WHAT THIS TASK INVOLVES: Give back exactly the lines from the start of the listing to the line containing "scientific name: Syncerus caffer", inclusive, and nothing beyond them.

DATA SHOWN:

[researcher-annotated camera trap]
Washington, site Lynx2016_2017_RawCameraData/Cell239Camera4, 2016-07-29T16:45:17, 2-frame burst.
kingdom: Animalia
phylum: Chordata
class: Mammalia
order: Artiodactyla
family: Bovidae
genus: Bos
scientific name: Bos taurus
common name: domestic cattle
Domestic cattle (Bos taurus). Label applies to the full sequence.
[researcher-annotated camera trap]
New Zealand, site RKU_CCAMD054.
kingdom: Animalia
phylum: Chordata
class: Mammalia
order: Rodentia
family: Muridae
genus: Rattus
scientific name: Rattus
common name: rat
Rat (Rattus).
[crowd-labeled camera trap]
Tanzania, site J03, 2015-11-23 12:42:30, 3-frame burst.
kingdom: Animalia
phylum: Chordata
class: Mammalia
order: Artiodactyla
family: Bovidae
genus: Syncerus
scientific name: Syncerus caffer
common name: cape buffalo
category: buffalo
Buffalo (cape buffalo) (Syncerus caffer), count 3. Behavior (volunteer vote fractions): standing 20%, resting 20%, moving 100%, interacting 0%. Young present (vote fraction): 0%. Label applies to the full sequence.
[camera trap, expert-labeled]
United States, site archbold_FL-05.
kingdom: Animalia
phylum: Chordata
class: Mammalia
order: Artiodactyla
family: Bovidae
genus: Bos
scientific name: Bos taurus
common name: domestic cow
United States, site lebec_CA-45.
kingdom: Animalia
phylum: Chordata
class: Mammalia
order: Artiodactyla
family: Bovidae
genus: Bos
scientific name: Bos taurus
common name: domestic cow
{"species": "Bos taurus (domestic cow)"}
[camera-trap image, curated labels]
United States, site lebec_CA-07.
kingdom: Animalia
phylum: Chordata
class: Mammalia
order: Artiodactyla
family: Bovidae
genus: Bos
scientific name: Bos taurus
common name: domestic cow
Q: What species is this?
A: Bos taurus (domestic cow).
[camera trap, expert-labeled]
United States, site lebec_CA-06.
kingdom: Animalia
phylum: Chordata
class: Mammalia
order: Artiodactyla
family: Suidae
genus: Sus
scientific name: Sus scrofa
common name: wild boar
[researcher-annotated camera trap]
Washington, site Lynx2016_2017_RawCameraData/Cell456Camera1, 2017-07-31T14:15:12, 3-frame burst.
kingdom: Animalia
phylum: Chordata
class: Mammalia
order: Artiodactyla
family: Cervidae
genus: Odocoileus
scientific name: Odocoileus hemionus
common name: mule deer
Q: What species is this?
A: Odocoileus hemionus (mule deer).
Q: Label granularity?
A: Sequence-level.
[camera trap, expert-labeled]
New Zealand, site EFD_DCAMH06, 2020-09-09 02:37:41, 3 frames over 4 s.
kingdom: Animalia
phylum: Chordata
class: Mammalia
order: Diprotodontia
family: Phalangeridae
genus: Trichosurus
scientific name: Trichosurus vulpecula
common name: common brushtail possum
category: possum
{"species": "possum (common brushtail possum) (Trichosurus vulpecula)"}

ANSWER BOX:
[researcher-annotated camera trap]
Washington, site Lynx2016_2017_RawCameraData/Cell239Camera4, 2016-07-29T16:45:17, 2-frame burst.
kingdom: Animalia
phylum: Chordata
class: Mammalia
order: Artiodactyla
family: Bovidae
genus: Bos
scientific name: Bos taurus
common name: domestic cattle
Domestic cattle (Bos taurus). Label applies to the full sequence.
[researcher-annotated camera trap]
New Zealand, site RKU_CCAMD054.
kingdom: Animalia
phylum: Chordata
class: Mammalia
order: Rodentia
family: Muridae
genus: Rattus
scientific name: Rattus
common name: rat
Rat (Rattus).
[crowd-labeled camera trap]
Tanzania, site J03, 2015-11-23 12:42:30, 3-frame burst.
kingdom: Animalia
phylum: Chordata
class: Mammalia
order: Artiodactyla
family: Bovidae
genus: Syncerus
scientific name: Syncerus caffer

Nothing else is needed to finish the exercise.